------ Dokumen ------

Selasa, 03 Agustus 2010

Tidak Ada Demokrasi dalam Islam

Banyak orang apalagi masyarakat awam, beranggapan bahwa
agama islam adalah agama demokrasi. Dan Islam mengajarkan
kepada umatnya agar bermasyarakat dan bernegara dengan
asas demokrasi Islam, dengan alasan Islam mengajarkan
syura/permusyawaratan.

Anggapan ini adalah anggapan yang amat salah dan tidak
berdasar, sebab antara kedua istilah ini terdapat perbedaan
yang amat mendasar, yang menjadikan keduanya bak timur dan
barat, air dan api, langit dan bumi. Berikut saya sebutkan
beberapa prinsip utama syura, yang merupakan pembeda dari
demokrasi. Semoga dengan mengetahui beberapa perbedaan
antara keduanya ini, kita dapat meluruskan kesalah pahaman
yang telah mendarah daging di tubuh banyak dan sanubari
banyak umat islam.

------ Kutipan Sumber ------

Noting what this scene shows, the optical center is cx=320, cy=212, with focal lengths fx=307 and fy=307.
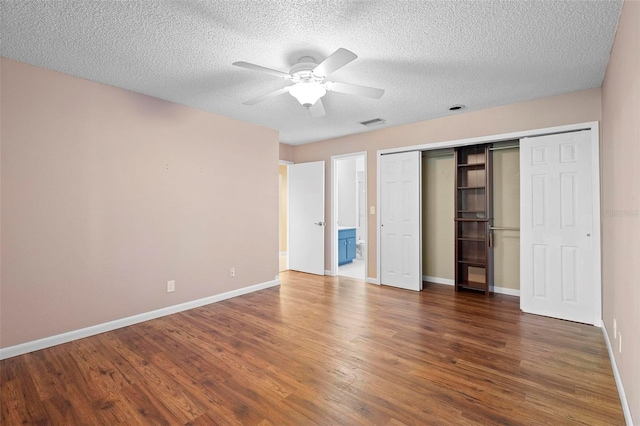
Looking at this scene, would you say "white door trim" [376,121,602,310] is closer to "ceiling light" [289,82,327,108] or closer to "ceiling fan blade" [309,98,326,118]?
"ceiling fan blade" [309,98,326,118]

------

Lanjutkan tulisan tentang perbedaan syura dan demokrasi, mulai tepat setelah kalimat terakhirnya.

Hasil Tugas Ini =>
Prinsip Syura Pertama: Musyawarah hanyalah
disyariatkan dalam permasalahan yang tidak ada dalilnya.

Sebagaimana telah jelas bagi setiap muslim bahwa tujuan
musyawarah ialah untuk mencapai kebenaran, bukan hanya
sekedar untuk membuktikan banyak atau sedikitnya pendukung
suatu pendapat atau gagasan. Hal ini berdasarkan firman Allah
Ta’ala:

“Dan tidaklah patut bagi laki-laki yang mukmin dan tidak (pula)
bagi perempuan yang mukminah, apabila Allah dan Rasul-Nya
telah menetapkan suatu ketetapan, akan ada bagi mereka
pilihan lain tentang urusan mereka. Dan barang siapa yang
mendurhakai Allah dan Rasul-Nya, maka sesungguhnya dia telah
tersesat, sesat yang nyata.” (QS. Al Ahzab: 36)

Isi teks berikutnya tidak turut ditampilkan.